[[ DATA SHOWN, beginning ]]

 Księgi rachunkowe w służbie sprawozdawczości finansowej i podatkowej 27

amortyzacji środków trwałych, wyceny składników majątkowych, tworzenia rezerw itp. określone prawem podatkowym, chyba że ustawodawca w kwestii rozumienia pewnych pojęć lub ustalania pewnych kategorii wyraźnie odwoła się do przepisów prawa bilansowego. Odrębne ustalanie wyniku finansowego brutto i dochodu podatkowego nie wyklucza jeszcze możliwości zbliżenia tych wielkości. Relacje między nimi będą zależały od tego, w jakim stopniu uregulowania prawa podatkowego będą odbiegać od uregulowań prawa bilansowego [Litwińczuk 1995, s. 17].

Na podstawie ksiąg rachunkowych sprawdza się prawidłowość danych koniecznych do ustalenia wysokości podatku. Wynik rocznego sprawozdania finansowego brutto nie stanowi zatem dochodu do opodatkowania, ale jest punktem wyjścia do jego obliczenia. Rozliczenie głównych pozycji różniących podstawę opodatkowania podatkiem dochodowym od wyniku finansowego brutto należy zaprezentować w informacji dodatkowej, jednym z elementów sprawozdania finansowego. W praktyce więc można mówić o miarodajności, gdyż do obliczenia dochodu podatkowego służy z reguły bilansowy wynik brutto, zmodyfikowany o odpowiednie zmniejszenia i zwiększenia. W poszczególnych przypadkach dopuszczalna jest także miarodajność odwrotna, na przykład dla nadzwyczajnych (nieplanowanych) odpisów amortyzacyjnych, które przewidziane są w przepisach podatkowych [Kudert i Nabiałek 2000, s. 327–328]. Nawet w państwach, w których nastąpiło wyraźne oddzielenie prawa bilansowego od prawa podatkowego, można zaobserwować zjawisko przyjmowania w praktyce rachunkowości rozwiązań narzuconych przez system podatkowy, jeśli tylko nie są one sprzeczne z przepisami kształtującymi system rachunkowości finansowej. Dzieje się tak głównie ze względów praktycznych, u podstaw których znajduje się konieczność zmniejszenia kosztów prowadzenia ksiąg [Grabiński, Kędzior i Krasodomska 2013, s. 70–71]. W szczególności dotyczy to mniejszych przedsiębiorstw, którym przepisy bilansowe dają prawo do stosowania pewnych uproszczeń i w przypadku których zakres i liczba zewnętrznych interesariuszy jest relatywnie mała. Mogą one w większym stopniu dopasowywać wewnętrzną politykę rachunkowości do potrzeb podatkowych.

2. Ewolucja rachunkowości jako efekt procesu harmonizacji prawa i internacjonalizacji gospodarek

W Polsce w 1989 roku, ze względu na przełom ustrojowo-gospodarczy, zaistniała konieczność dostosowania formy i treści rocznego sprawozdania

[[ DATA SHOWN, end ]]

**TASK BRIEF:** One exact transcript of the whole listing is the expected answer.

**ANSWER SECTION:**
 Księgi rachunkowe w służbie sprawozdawczości finansowej i podatkowej 27

amortyzacji środków trwałych, wyceny składników majątkowych, tworzenia rezerw itp. określone prawem podatkowym, chyba że ustawodawca w kwestii rozumienia pewnych pojęć lub ustalania pewnych kategorii wyraźnie odwoła się do przepisów prawa bilansowego. Odrębne ustalanie wyniku finansowego brutto i dochodu podatkowego nie wyklucza jeszcze możliwości zbliżenia tych wielkości. Relacje między nimi będą zależały od tego, w jakim stopniu uregulowania prawa podatkowego będą odbiegać od uregulowań prawa bilansowego [Litwińczuk 1995, s. 17].

Na podstawie ksiąg rachunkowych sprawdza się prawidłowość danych koniecznych do ustalenia wysokości podatku. Wynik rocznego sprawozdania finansowego brutto nie stanowi zatem dochodu do opodatkowania, ale jest punktem wyjścia do jego obliczenia. Rozliczenie głównych pozycji różniących podstawę opodatkowania podatkiem dochodowym od wyniku finansowego brutto należy zaprezentować w informacji dodatkowej, jednym z elementów sprawozdania finansowego. W praktyce więc można mówić o miarodajności, gdyż do obliczenia dochodu podatkowego służy z reguły bilansowy wynik brutto, zmodyfikowany o odpowiednie zmniejszenia i zwiększenia. W poszczególnych przypadkach dopuszczalna jest także miarodajność odwrotna, na przykład dla nadzwyczajnych (nieplanowanych) odpisów amortyzacyjnych, które przewidziane są w przepisach podatkowych [Kudert i Nabiałek 2000, s. 327–328]. Nawet w państwach, w których nastąpiło wyraźne oddzielenie prawa bilansowego od prawa podatkowego, można zaobserwować zjawisko przyjmowania w praktyce rachunkowości rozwiązań narzuconych przez system podatkowy, jeśli tylko nie są one sprzeczne z przepisami kształtującymi system rachunkowości finansowej. Dzieje się tak głównie ze względów praktycznych, u podstaw których znajduje się konieczność zmniejszenia kosztów prowadzenia ksiąg [Grabiński, Kędzior i Krasodomska 2013, s. 70–71]. W szczególności dotyczy to mniejszych przedsiębiorstw, którym przepisy bilansowe dają prawo do stosowania pewnych uproszczeń i w przypadku których zakres i liczba zewnętrznych interesariuszy jest relatywnie mała. Mogą one w większym stopniu dopasowywać wewnętrzną politykę rachunkowości do potrzeb podatkowych.

2. Ewolucja rachunkowości jako efekt procesu harmonizacji prawa i internacjonalizacji gospodarek

W Polsce w 1989 roku, ze względu na przełom ustrojowo-gospodarczy, zaistniała konieczność dostosowania formy i treści rocznego sprawozdania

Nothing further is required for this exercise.